Neither of my parents and none of my many siblings had this ability.

I was able to use a similar visualization technique to memorize long passages of music and text. That stayed with me post-puberty, though again at a lesser extent. I've also been able to learn languages more quickly than most.

Once puberty kicked in, my ability to visualize declined significantly, though to compensate, I learned some mental arithmetics tricks that I still use now. I was able to get an MS in mathematics without much effort, since that relied on higher-level reasoning and not all that much on powerful memory or visualization. I didn't pursue a Ph.D. due to lack of money but I think I could have gotten one (though I despise academic politics).

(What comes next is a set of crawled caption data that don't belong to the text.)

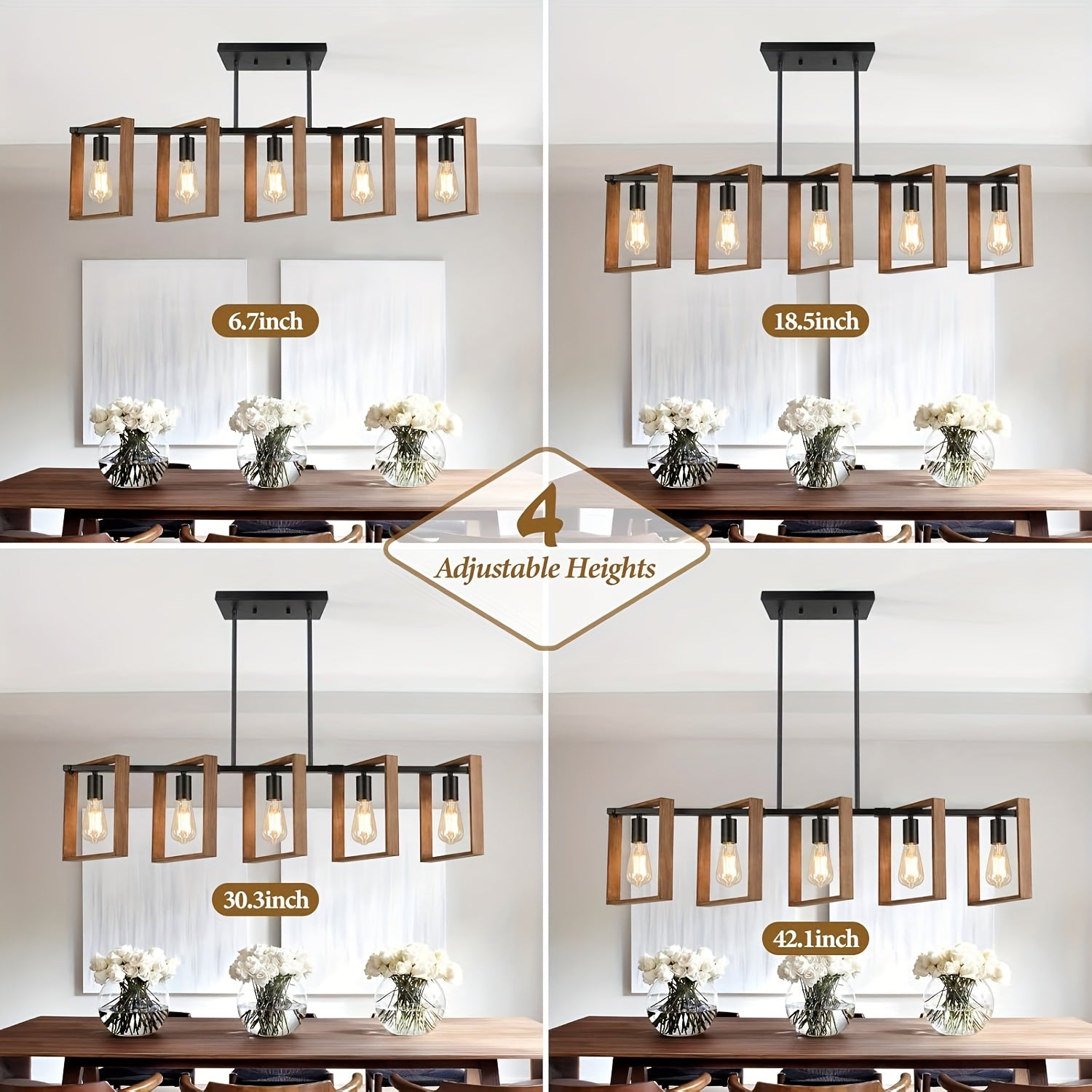 Lámpara de cocina rústica de 105.41 cm - Candil de comedor ajustable con 5 luces, acabado en madera rústica y metal negro mate, montaje semiempotrado con base E26 (focos no incluidos) para cocina, mesa de billar, comedor, iluminación de cocina | Encanto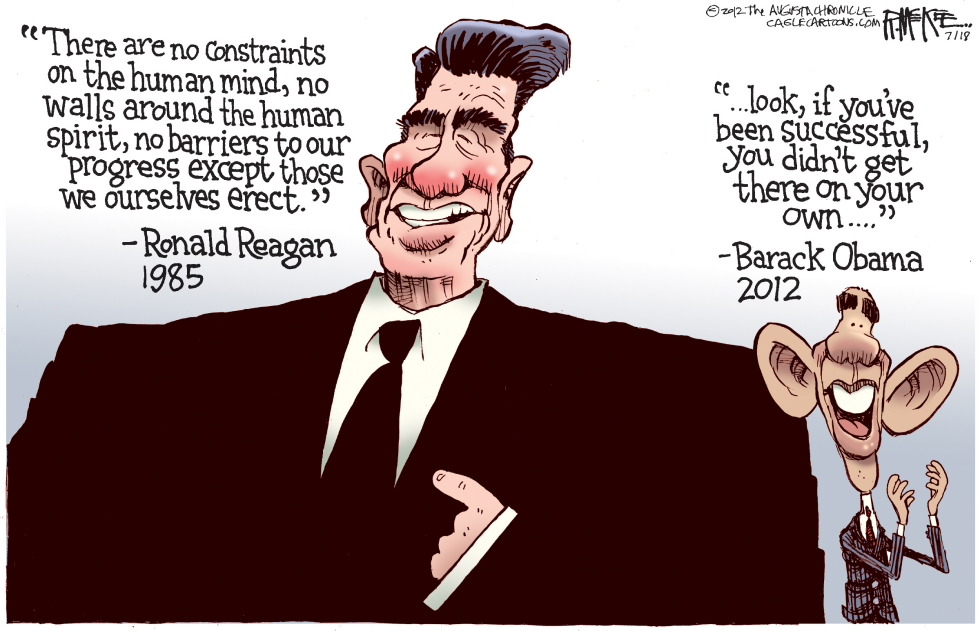  OBAMA IS NO REAGAN by Rick McKee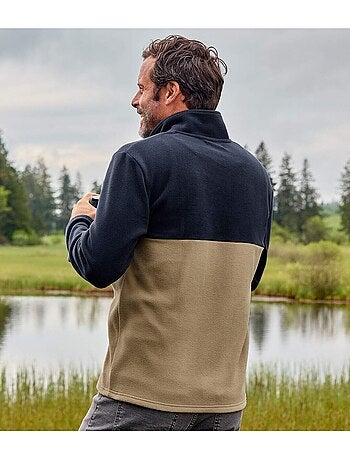 Jersey de forro polar con cuello alto con cremallera
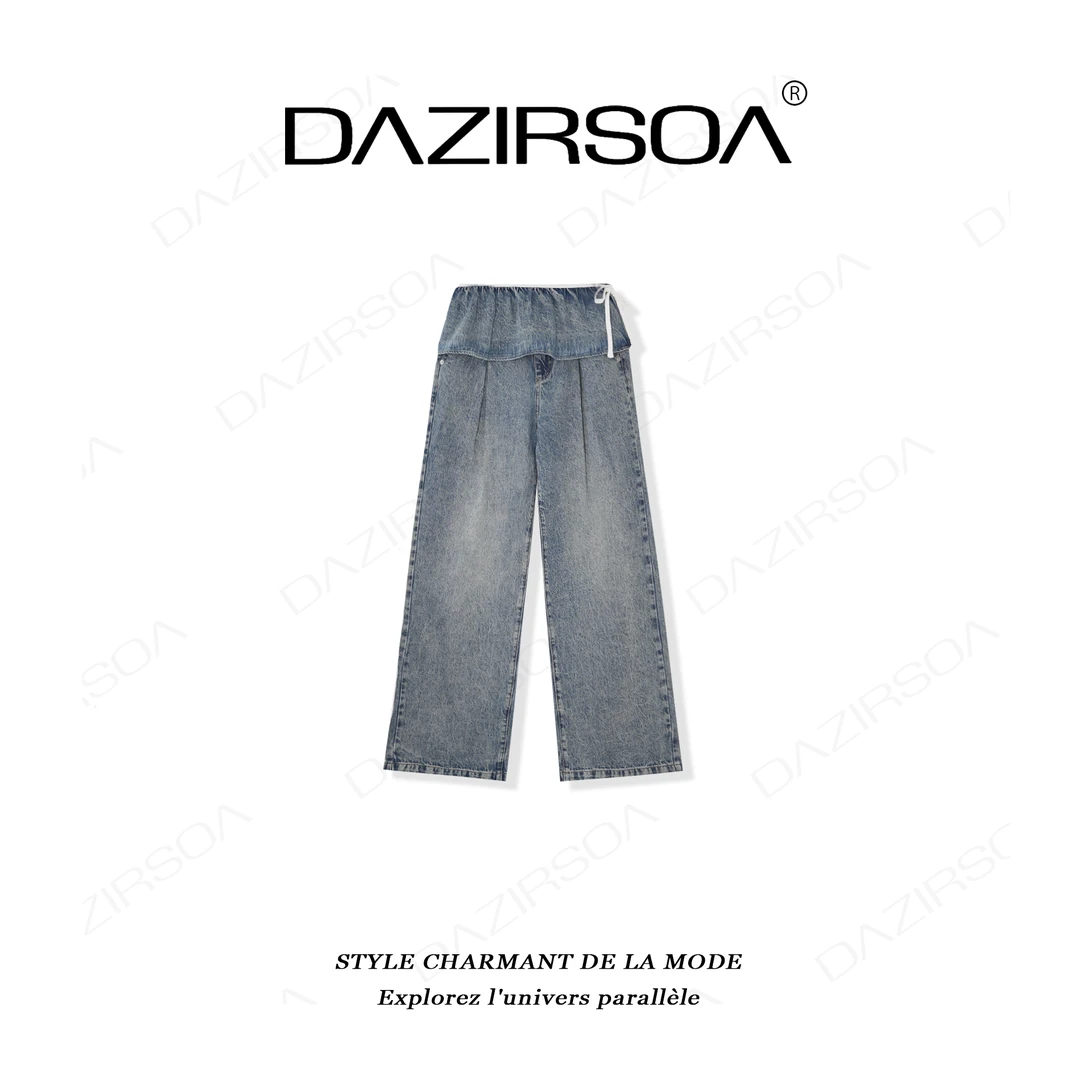 DAZIRSOA/达姿25S/S“星河探险”韩系腰封阔腿牛仔裤 X095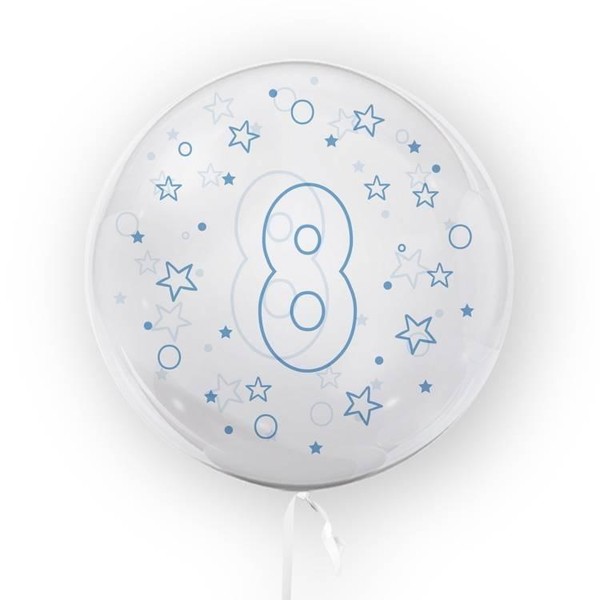 Balon Gwiazdki cyfra 8 niebieski 45 cm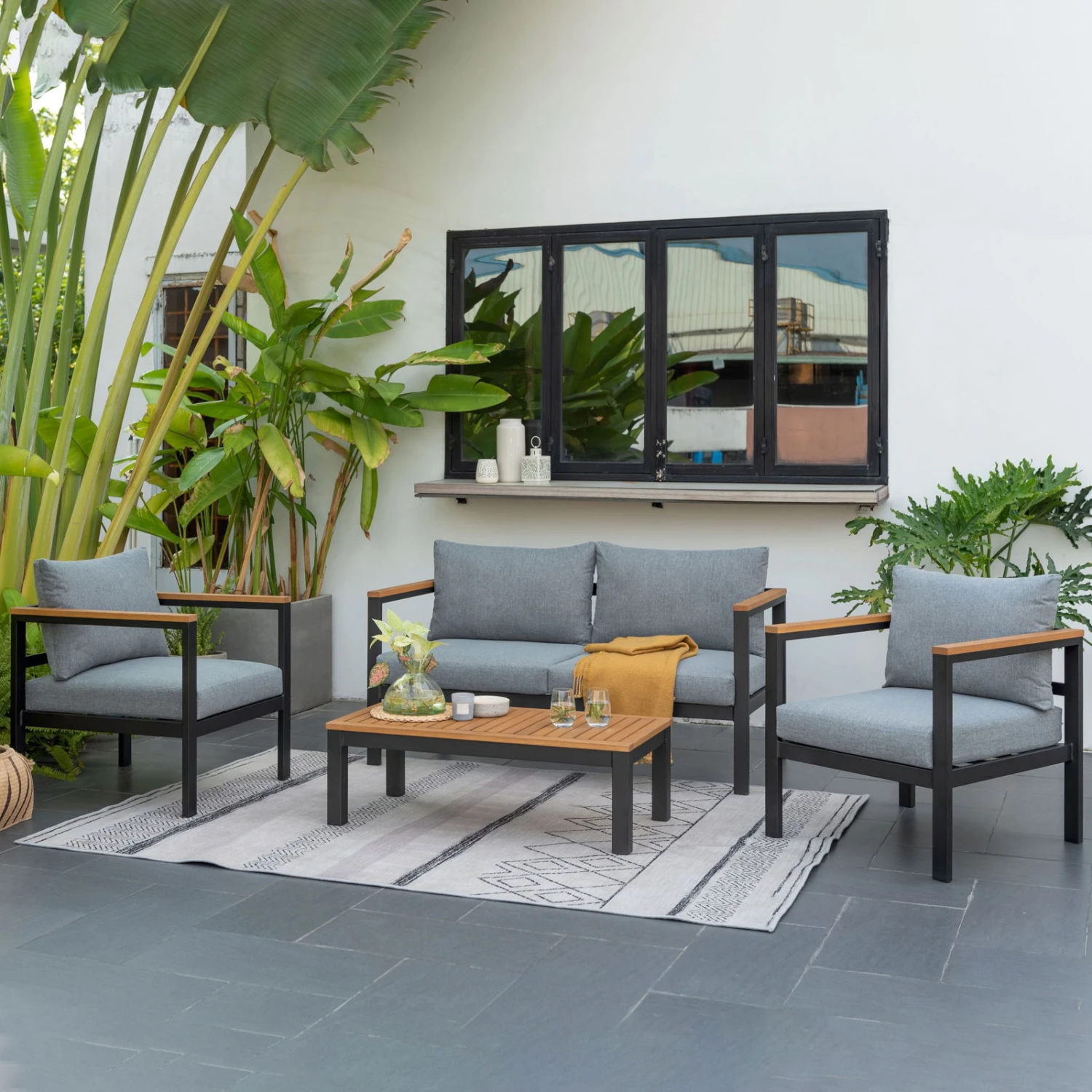 Loungeset 'Kingsbury' Inkl. Auflagen, 5tlg., Dunkelgrau 4 Loungeset 'Kingsbury' Inkl. Auflagen, 5tlg., Dunkelgrau – Bild 2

So I think your comment about aphantasia is at least directionally correct, at least as applied to people. But there's little reason to assume LLMs would do things the same way a human mind does, though both might operate under some similar information-theoretic constraints that would cause convergent evolution.

[–] reev@sh.itjust.works 44 points 21 hours ago (3 children)

I think what's wild about it is that it really is surprisingly similar to how we actually think. It's very different from how a computer (calculator) would calculate it.

So it's not a strange method for humans but that's what makes it so fascinating, no?

[–] PlexSheep@infosec.pub 2 points 5 hours ago

I mean neural networks are modeled after biological neurons/brains after all. Kind of makes sense...

[–] pulsewidth@lemmy.world 2 points 9 hours ago

Yes, agreed. And calculators are essentially tabulators, and operate almost just like a skilled person using an abacus.

We shouldn't really be surprised because we designed these machines and programs based on our own human experiences and prior solutions to problems. It's still neat though.